• [WHAT IS EXPECTED]
Copy out each of the following lines word for word, with nothing changed.

** Begin WORKING DATA **

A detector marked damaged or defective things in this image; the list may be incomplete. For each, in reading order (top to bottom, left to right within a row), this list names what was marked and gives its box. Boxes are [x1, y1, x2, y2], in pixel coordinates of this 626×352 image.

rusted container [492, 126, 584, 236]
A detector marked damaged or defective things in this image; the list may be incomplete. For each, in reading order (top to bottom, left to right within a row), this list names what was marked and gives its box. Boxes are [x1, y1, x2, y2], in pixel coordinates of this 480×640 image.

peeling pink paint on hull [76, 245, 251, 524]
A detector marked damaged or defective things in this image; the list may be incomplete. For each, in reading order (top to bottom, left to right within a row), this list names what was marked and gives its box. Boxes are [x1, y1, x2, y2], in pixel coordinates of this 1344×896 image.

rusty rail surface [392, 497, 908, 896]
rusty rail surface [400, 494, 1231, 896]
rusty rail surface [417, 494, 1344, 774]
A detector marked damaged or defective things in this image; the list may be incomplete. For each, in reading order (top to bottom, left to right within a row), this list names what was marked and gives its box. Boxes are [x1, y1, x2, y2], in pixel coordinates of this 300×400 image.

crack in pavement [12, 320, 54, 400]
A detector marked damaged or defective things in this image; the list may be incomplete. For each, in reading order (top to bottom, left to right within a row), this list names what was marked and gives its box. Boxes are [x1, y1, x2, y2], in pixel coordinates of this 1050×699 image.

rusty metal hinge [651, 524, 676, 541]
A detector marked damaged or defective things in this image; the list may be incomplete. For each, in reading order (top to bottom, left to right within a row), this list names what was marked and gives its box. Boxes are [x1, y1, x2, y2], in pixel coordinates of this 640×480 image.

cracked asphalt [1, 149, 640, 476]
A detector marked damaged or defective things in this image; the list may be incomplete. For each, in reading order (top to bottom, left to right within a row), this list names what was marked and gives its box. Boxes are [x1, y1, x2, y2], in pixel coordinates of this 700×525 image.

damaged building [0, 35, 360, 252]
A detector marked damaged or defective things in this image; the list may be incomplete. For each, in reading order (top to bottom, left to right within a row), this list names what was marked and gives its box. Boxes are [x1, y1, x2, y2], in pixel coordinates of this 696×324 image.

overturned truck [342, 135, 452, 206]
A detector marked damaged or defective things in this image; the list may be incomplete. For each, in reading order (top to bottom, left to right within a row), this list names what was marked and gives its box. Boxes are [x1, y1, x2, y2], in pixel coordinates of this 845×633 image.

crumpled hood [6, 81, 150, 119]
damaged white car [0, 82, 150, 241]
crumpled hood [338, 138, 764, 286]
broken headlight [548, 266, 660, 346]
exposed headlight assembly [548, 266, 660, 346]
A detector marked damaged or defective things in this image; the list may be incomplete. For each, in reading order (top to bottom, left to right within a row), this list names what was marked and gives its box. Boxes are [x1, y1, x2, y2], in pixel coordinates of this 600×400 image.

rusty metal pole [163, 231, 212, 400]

** End WORKING DATA **

• [REPLY]
A detector marked damaged or defective things in this image; the list may be incomplete. For each, in reading order (top to bottom, left to right within a row), this list names what was marked and gives its box. Boxes are [x1, y1, x2, y2], in pixel coordinates of this 626×352 image.

rusted container [492, 126, 584, 236]
A detector marked damaged or defective things in this image; the list may be incomplete. For each, in reading order (top to bottom, left to right within a row), this list names what was marked and gives its box. Boxes are [x1, y1, x2, y2], in pixel coordinates of this 480×640 image.

peeling pink paint on hull [76, 245, 251, 524]
A detector marked damaged or defective things in this image; the list may be incomplete. For each, in reading order (top to bottom, left to right within a row), this list names what was marked and gives its box. Boxes are [x1, y1, x2, y2], in pixel coordinates of this 1344×896 image.

rusty rail surface [392, 497, 908, 896]
rusty rail surface [400, 494, 1231, 896]
rusty rail surface [417, 494, 1344, 774]
A detector marked damaged or defective things in this image; the list may be incomplete. For each, in reading order (top to bottom, left to right within a row), this list names what was marked and gives its box. Boxes are [x1, y1, x2, y2], in pixel coordinates of this 300×400 image.

crack in pavement [12, 320, 54, 400]
A detector marked damaged or defective things in this image; the list may be incomplete. For each, in reading order (top to bottom, left to right within a row), this list names what was marked and gives its box. Boxes are [x1, y1, x2, y2], in pixel coordinates of this 1050×699 image.

rusty metal hinge [651, 524, 676, 541]
A detector marked damaged or defective things in this image; the list may be incomplete. For each, in reading order (top to bottom, left to right within a row), this list names what was marked and gives its box. Boxes are [x1, y1, x2, y2], in pixel coordinates of this 640×480 image.

cracked asphalt [1, 149, 640, 476]
A detector marked damaged or defective things in this image; the list may be incomplete. For each, in reading order (top to bottom, left to right within a row), this list names what was marked and gives its box. Boxes are [x1, y1, x2, y2], in pixel coordinates of this 700×525 image.

damaged building [0, 35, 360, 252]
A detector marked damaged or defective things in this image; the list may be incomplete. For each, in reading order (top to bottom, left to right within a row), this list names what was marked and gives its box. Boxes are [x1, y1, x2, y2], in pixel coordinates of this 696×324 image.

overturned truck [342, 135, 452, 206]
A detector marked damaged or defective things in this image; the list may be incomplete. For each, in reading order (top to bottom, left to right within a row), this list names what was marked and gives its box. Boxes are [x1, y1, x2, y2], in pixel coordinates of this 845×633 image.

crumpled hood [6, 81, 150, 119]
damaged white car [0, 82, 150, 241]
crumpled hood [338, 138, 764, 286]
broken headlight [548, 266, 660, 346]
exposed headlight assembly [548, 266, 660, 346]
A detector marked damaged or defective things in this image; the list may be incomplete. For each, in reading order (top to bottom, left to right within a row), this list names what was marked and gives its box. Boxes are [x1, y1, x2, y2], in pixel coordinates of this 600×400 image.

rusty metal pole [163, 231, 212, 400]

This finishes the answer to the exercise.